Exercise task 1: In the Resting post, what does arranging the garden flowers make every day feel like?
Exercise task 2: Please rewrite the Resting post from "I’m thinking a" through "enjoy these moments.", swapping "Puget Sound" for "Lake Washington".

Passage:

Resting

Here’s another in the series of excerpts from With Malice Toward Some:

Oct 7th
The days melt away like cough drops on the tongue. I brush my hair and take a long walk and type out Henry’s notes and stand for a while in the garden composing my face to look like a Landed Gent, and ping! the day is gone. The Devonshire countryside grows upon me like an obsession; I sometimes suspect that somebody has given me a philtre. Living in England, provincial England, must be like being married to a stupid but exquisitely beautiful wife. Whenever you have definitely made up your mind to send her to a home for morons, she turns her heart-stopping profile and you are unstrung and victimized again. The garden still spurts roses and snapdragons and Michaelmas daisies, which I cut and arrange at great length in bowls and vases. This pursuit I estimate to be about the sheerest waste of time I have ever indulged in. The flowers wilt and only have to be done all over again. Henry, being a native New Yorker, looks pained if his attention is called to flowers. And the flowers in the garden are virtually forcing the house right off the property as it is, without my introducing them into the drawing room to bore from within. But it is principally because it is so fruitless that I like to do it. It makes every day feel like Saturday afternoon.
 
— from With Malice Toward Some by Margaret Halsey

I’m thinking a lot about the difference between relaxation and rest. I’m a champion relaxer: I know how to kick back, share a bottle of wine and talk for hours; spend an hour on the deck with a book; fall so deep into a movie that I forget where I am; sit on a park bench and stare at Puget Sound and the Olympic Mountains beyond while crows and seagulls spiral up and down from the beach. I know how to enjoy these moments.

Dataset content:

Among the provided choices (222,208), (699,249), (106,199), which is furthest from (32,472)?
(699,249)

Exercise result 1: Saturday afternoon.

Exercise result 2:
I’m thinking a lot about the difference between relaxation and rest. I’m a champion relaxer: I know how to kick back, share a bottle of wine and talk for hours; spend an hour on the deck with a book; fall so deep into a movie that I forget where I am; sit on a park bench and stare at Lake Washington and the Olympic Mountains beyond while crows and seagulls spiral up and down from the beach. I know how to enjoy these moments.